Richard Church: Poems

Mystical experience

While young, Church had a mystical experience at a convalescent home, which he recounted in his autobiography, Over the Bridge, and which was also recounted by the British occultist writer Colin Wilson. Looking out of some French windows, Church saw a gardener chopping down a dead tree. What struck Church after a while was that the sight of the axe hitting the tree and the sound of the axe hitting the tree were not synchronised. The sound was delayed. At first he did not believe his own powers of perception, but after concentrating his vision and hearing, he came to the conclusion that he was experiencing an error in the laws of physics. He came to the conclusion – which would remain with him for the rest of his life – that "time and space are not absolute. Their power was not law." He experienced an incredible freedom in this epiphany. "(...) I was free.
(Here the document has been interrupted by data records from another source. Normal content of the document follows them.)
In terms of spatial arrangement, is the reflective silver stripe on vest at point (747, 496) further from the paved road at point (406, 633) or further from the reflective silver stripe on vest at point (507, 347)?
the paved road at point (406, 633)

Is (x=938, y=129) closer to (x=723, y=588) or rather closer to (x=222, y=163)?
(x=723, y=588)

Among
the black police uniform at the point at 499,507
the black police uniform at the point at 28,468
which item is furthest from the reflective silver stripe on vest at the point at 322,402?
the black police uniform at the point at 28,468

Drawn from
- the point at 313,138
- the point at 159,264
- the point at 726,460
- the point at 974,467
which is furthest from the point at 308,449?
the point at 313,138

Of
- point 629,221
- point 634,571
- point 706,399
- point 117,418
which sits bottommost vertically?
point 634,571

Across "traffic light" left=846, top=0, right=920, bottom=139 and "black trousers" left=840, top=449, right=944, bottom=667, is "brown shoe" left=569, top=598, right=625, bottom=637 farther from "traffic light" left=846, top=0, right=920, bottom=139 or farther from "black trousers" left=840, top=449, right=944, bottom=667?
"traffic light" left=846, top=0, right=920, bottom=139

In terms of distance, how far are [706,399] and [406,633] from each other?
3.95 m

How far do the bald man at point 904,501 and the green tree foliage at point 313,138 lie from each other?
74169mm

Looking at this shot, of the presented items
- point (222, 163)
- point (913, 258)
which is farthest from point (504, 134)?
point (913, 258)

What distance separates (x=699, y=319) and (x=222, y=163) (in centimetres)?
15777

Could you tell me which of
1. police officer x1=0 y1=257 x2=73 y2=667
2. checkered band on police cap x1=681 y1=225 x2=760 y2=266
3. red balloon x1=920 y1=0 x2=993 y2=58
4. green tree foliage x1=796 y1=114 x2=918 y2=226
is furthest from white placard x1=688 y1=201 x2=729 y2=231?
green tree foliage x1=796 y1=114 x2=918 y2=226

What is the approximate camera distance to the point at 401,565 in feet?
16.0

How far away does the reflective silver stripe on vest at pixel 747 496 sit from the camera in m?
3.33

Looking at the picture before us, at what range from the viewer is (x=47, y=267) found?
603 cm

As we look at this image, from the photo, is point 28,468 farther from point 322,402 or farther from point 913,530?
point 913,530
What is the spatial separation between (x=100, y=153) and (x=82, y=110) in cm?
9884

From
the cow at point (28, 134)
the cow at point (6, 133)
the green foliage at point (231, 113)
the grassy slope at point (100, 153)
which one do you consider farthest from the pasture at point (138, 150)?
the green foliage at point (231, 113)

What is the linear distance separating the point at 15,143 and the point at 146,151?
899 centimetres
Since time and space were deceivers, openly contradicting each other, and at best offering a compromise in place of law" [5]

After this epiphany another soon followed. From where he stood he sensed that "(...) my limbs and trunk were lighter than they seemed, and that I had only to reduce them by an act of will, perhaps by a mere change of physical mechanics, to command them off the ground, out of the tyranny of gravitation". He then left the ground and glided "about the room" some twelve or eighteen inches above the floor. He returned to the ground only to take off once more.[6]